## Text excerpt
[Start]

St Patrick’s Convent illustrates the pattern of development of Townsville, the major commercial centre of North Queensland.
“The region’s wealth, which was initially generated through mining, pastoral and agricultural pursuits, led to the establishment of the Port of Townsville and numerous schools to serve the population,” he said.
“The ongoing development of the school site is evidence of the growth and prosperity of the city of Townsville.”
St Patrick’s Convent was nominated to the Queensland Heritage Register by the National Trust of Queensland and its registration is supported by the Townsville City Council.
Professor Coaldrake acknowledged that the Sisters of Mercy did not support the heritage listing of the convent.
“The Heritage Council looked at this matter very carefully over several months and invested considerable resources investigating the historical significance and structural condition of the place. This obviously included visiting Townsville and engaging with the Sisters, their advisers and with the Townsville City Council,” Professor Coaldrake said.

[End]

## Job
Carry on the text about the heritage listing of St Patrick's Convent in Townsville, beginning after its last sentence.

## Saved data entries
[Start]

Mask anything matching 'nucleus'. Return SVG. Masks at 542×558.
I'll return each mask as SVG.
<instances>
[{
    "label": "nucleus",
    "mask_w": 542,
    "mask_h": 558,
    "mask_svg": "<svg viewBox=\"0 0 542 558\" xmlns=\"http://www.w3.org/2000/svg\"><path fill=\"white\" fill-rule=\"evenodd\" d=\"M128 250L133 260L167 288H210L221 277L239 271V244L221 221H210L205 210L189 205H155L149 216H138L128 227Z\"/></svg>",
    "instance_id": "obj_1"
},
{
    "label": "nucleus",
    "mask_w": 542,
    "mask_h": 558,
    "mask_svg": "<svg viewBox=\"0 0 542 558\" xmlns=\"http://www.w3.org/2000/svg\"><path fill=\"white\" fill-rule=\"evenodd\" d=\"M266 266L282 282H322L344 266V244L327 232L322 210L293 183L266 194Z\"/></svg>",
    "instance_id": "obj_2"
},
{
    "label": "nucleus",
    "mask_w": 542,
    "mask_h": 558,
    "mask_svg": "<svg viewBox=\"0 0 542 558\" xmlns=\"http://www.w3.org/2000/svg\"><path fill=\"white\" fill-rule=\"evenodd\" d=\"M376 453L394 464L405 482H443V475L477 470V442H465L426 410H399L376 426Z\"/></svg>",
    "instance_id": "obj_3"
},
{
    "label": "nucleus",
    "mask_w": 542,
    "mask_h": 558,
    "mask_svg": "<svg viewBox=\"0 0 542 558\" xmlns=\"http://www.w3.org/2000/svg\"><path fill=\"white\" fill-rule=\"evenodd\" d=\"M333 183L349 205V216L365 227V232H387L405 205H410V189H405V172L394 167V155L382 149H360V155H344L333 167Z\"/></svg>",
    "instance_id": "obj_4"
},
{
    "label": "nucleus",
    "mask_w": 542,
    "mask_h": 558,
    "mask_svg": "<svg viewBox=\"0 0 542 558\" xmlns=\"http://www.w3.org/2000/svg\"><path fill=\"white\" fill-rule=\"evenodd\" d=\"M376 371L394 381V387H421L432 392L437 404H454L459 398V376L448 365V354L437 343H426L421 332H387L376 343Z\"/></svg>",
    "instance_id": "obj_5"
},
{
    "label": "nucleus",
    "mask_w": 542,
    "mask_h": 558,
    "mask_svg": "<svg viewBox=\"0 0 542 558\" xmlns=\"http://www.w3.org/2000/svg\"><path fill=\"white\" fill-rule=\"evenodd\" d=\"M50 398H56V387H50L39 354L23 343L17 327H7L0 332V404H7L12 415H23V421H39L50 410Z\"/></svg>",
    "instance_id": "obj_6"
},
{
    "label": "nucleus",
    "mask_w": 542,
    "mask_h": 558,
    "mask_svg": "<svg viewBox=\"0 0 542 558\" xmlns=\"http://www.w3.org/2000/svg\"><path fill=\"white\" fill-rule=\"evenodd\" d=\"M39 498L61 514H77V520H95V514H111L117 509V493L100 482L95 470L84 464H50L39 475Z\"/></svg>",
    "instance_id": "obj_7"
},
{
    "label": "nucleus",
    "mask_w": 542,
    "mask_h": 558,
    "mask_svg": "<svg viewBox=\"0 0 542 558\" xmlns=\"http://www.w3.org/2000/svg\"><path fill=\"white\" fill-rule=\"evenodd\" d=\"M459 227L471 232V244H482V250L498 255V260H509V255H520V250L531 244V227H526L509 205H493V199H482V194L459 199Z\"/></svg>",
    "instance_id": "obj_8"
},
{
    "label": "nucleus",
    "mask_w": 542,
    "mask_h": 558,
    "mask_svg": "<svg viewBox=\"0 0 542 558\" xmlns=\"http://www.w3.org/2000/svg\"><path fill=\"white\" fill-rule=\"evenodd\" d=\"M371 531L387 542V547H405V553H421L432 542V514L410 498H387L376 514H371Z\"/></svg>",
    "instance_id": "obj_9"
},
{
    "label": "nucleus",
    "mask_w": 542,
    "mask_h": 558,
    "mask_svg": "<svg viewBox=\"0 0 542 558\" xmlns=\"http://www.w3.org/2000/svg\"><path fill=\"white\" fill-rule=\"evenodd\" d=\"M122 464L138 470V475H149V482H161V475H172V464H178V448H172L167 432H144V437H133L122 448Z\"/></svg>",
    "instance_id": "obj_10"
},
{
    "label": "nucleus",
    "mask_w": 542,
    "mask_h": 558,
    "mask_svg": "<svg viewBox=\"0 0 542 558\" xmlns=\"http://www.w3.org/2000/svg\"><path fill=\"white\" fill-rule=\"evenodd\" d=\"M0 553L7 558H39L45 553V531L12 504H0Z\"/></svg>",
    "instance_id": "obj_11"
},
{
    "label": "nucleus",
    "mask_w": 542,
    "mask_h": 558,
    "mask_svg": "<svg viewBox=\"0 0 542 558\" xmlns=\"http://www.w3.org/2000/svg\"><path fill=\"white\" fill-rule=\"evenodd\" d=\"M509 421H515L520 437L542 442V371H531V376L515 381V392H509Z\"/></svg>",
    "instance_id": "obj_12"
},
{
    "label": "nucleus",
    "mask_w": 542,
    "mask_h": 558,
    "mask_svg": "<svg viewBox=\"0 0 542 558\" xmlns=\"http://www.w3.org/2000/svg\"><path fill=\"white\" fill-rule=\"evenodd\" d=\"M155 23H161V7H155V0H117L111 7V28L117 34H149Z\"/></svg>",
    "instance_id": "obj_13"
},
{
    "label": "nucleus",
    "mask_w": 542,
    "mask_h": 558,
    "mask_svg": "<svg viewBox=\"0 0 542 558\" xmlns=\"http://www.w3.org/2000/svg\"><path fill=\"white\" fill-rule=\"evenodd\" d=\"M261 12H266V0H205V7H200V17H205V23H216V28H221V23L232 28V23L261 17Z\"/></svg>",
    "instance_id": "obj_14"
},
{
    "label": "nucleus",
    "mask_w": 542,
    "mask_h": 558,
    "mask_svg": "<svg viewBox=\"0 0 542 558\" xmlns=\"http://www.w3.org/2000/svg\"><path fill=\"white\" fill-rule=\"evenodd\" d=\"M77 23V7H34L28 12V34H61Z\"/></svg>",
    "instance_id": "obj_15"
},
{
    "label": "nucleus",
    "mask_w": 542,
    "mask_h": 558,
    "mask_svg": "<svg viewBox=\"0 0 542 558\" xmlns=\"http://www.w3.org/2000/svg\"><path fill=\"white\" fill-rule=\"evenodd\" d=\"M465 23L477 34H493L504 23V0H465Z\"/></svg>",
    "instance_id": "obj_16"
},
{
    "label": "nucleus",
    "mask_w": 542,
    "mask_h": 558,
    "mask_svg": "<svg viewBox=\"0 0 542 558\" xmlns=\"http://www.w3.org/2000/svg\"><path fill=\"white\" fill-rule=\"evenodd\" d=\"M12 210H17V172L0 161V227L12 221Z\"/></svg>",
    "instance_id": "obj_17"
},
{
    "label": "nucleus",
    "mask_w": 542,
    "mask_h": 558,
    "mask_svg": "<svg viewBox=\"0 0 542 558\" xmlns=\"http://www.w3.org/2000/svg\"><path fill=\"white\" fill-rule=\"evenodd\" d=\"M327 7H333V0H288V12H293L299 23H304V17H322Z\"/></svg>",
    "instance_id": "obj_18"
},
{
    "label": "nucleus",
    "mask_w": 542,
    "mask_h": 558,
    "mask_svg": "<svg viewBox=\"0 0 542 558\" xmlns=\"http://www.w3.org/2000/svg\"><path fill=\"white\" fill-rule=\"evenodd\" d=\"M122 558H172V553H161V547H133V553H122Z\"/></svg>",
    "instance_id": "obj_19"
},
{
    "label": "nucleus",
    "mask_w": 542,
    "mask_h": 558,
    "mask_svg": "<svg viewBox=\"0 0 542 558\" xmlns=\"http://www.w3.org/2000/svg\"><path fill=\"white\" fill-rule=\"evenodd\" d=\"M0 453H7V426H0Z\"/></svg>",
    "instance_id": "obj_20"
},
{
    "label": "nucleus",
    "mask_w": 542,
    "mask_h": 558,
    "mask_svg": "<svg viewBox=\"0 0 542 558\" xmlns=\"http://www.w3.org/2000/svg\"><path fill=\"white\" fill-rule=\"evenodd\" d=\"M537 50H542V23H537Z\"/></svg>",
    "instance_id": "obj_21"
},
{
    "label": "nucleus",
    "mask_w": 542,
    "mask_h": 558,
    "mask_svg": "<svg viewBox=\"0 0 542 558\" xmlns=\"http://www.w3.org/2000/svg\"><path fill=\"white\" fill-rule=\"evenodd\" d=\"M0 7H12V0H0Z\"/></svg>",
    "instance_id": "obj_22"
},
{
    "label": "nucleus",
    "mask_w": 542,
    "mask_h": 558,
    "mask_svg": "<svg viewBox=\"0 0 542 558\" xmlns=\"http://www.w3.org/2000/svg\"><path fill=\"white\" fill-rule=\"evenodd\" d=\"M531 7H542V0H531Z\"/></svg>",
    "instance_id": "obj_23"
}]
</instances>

[End]

## Answer to the exercise
“We are very mindful of the consequences of the decision and we will endeavour to work with the Sisters of Mercy and others to identify and coordinate a suitable reuse option for the building.”
The Queensland Heritage Council is the State’s independent advisor on heritage matters and determines what places are entered in the Queensland Heritage Register.
Places that are entered in the Heritage Register are considered of importance to Queensland’s history and are protected under heritage legislation.